Mit grimmiger Miene starrte Alex auf das Treiben unter ihm. Die riesige Lagerhalle war hell erleuchtet und eine Handvoll Männer wuchteten Pakete von einem Rollbehälter auf die langen Tische, die sich quer durch die Halle zogen. Alle trugen Schutzmasken und Handschuhe und an jedem Ausgang war ein Wachmann positioniert. Kameras erfassten jeden Winkel der Halle und von dem kleinen Büro auf der Galerie aus hatte man alles im Blick. Alles lief geordnet, jeder Handgriff saß, niemand wagte es, auch nur einen Hauch von der vorgegebenen Routine abzuweichen. Sie waren alle Profis.

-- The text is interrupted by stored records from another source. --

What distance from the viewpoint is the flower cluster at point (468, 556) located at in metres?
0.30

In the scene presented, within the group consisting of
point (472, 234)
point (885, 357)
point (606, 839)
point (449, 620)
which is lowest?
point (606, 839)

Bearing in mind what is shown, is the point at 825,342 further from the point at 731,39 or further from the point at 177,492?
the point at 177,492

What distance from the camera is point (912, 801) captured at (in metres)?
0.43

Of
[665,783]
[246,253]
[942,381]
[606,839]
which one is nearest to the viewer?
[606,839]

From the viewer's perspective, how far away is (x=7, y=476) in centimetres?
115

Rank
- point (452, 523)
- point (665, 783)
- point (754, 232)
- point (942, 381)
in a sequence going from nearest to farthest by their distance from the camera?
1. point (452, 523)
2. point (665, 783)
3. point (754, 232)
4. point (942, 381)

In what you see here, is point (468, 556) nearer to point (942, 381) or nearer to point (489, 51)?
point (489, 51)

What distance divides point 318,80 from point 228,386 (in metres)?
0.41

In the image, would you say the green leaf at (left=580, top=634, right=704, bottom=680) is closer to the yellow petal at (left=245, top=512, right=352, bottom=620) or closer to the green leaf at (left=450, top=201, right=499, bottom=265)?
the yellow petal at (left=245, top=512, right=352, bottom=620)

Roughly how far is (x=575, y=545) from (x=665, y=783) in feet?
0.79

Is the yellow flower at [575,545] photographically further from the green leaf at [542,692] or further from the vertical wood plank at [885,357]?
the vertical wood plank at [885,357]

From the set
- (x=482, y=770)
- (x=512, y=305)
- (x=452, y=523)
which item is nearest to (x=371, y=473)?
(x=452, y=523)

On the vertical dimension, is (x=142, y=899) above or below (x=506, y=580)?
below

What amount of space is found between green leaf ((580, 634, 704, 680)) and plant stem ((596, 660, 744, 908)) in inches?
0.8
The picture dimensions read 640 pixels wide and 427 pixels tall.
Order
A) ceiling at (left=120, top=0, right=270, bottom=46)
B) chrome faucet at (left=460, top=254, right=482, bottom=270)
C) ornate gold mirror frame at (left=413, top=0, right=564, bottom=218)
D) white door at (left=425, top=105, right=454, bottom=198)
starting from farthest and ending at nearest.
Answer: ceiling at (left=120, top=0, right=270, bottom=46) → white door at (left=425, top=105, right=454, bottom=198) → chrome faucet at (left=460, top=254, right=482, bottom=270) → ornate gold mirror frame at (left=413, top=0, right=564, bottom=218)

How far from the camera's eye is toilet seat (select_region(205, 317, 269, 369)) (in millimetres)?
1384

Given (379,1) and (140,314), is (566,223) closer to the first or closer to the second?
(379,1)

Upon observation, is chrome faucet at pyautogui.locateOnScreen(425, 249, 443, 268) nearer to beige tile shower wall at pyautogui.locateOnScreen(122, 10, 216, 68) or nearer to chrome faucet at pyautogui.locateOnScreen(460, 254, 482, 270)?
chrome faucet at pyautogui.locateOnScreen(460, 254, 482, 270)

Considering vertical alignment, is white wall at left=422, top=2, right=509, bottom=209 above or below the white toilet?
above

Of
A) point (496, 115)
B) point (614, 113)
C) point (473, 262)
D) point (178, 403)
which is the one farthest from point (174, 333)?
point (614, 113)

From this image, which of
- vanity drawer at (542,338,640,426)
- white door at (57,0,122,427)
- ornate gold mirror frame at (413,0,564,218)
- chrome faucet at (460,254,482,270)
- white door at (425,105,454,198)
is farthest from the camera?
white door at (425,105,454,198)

Trotzdem hasste Alexander diesen Teil seiner Arbeit. Hier stand er und überwachte, wie eine Ladung Drogen aus Südamerika ausgeladen und in viele kleinere Ladungen umgewandelt wurde. Nur ein Pfund behielten sie hier in Hamburg, der Rest machte sich auf die weitere Reise Richtung Osteuropa. Was hier ankam, hatte meist eine Reinheit von 70 Prozent, aber das würde sich vor der Weiterreise ändern. Mehr als 30 Prozent kam selten jenseits von Hamburg bei ihren Partnern an. Und selbst das war noch viel und wurde von ihren Partnern jenseits der Grenze ein weiteres Mal gestreckt.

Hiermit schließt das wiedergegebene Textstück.